* **Problems and tasks**:
1/ Rewrite the stretch of the SMB filesystem proposal from "- Every user" through "cool and useful.", replacing "shares" with "exports".
2/ Continue the SMB filesystem proposal from the point at which it stops.

* **Source extract**:
::::::::::

Jean-Eric Cuendet wrote:
I'm thinking of implementing an smb filesystem, the way AFS implement the AFS client fs kernel driver.
- Mount the smb filesystem on /smb (done at boot time)
- Every user has list dir access on /smb
- There, you see each workgroup/domain available on the network
- Then in each domain, a list of machines
- Then in each machine, a list of shares
- Then a list of files/dirs
Access will be granted using the SMB token (like a kerberos ticket) issued by the primary domain controller. It's the way the windows explorer works. It's cool and useful.
Dan Kegel wrote: I've been hoping somebody would take this on.
Why did you hope someone took this one? Do you think it's REALLY needed or is there non-solvable problems?
I'm interested in the Wine project, in particular, the kernel module being developed to speed up execution of win32 programs. It would really benefit from what you're proposing. (Wine is currently starting to do its own SMB client stuff, probably using the same shared library you're proposing to use, but not in a way that would be usable by the wine kernel module, I think. Wine could use your enhanced smbfs, if present, to allow all file operations to be handled by the wine kernel module.)

::::::::::

* **Records shown**:
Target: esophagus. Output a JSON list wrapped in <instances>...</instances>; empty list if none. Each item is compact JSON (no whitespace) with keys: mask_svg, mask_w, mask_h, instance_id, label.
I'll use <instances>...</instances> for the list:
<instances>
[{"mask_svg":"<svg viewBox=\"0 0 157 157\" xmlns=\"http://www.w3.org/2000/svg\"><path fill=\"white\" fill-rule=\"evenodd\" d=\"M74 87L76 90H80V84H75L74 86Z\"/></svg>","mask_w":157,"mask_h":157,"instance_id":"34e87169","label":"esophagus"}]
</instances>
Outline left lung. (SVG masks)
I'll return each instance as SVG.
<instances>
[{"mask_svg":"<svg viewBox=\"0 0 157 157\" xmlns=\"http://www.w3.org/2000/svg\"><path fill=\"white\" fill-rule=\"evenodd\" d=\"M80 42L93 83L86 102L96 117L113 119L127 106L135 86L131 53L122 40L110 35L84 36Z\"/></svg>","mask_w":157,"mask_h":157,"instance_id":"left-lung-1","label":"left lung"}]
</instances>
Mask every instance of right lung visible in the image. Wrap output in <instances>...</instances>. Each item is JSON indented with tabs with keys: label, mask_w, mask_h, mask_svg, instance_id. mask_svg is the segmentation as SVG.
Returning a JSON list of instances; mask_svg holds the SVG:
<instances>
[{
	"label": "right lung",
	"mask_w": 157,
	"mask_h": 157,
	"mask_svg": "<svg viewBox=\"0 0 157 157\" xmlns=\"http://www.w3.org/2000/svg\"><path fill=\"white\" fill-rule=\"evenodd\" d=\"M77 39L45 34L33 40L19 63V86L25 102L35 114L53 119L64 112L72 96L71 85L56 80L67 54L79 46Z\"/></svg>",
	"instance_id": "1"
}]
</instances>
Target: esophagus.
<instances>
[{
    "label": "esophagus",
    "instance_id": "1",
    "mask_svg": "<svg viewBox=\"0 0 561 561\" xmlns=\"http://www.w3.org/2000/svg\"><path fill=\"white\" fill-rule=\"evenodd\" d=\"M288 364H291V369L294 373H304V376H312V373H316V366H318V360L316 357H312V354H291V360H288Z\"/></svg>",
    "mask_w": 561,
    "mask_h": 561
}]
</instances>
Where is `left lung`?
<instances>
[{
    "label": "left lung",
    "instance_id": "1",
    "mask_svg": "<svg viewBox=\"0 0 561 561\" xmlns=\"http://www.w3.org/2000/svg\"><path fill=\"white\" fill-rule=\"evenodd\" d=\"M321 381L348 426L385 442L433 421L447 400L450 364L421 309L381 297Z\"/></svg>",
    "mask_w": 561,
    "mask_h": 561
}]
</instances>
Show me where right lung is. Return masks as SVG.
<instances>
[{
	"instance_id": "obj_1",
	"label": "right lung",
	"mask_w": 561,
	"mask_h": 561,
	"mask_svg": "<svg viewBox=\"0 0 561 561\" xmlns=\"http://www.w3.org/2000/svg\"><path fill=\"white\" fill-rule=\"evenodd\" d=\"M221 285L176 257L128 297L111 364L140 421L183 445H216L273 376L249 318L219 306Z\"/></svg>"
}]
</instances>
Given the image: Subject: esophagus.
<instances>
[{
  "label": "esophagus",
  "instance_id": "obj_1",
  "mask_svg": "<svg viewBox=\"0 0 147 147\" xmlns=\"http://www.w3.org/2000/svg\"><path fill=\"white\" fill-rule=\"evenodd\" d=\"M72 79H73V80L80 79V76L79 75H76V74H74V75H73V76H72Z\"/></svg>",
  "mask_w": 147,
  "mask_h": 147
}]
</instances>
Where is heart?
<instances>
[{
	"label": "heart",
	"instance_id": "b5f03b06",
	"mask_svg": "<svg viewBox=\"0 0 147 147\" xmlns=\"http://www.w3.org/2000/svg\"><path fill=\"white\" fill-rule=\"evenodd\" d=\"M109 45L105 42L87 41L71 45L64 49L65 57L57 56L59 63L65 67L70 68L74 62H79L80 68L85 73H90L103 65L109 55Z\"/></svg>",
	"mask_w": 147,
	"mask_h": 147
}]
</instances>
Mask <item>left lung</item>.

::::::::::

* **Results for the exercise**:
1/
- Every user has list dir access on /smb
- There, you see each workgroup/domain available on the network
- Then in each domain, a list of machines
- Then in each machine, a list of exports
- Then a list of files/dirs
Access will be granted using the SMB token (like a kerberos ticket) issued by the primary domain controller. It's the way the windows explorer works. It's cool and useful.

2/
Question: how will you carry the SMB token around? Let's imagine somebody starts a script that runs two programs that access SMB shares, and that they're initially not logged in at all. If this were Windows, it would prompt them once for their username and password, and then allow access from then on. ...
For The user/pwd problem, you are right, user should be prompted for a password. This could be achieve in the following way:
- If no token available: logged in anonymous or Guest
- The application could ask the daemon if a token is available, then
prompt the user for it before accessing the files.
- Make a generic callback way to call an arbitrary process
- When no token available, return a "NO LOGIN" message, so the
application should ask the user/password, create the token, or failed.
I think that 1 or 4 is the best way to do it.
I favor #4, it's the simplest. When the time comes that somebody wants closer emulation of windows behavior, something fancier could be done.
For the token [itself], it could be a file on the disk: /tmp/user.smb.token, like with kerberos
If that's how kerberos does it, that's probably fine. (In fact, in the future, won't you just use kerberos for a lot of windows networks?) But it might be awkward to access from inside the kernel, so I can imagine you might want to store it inside your smbfs kernel module instead.
What about putting that in a ENV VAR?
Nope, environment variables are not global enough.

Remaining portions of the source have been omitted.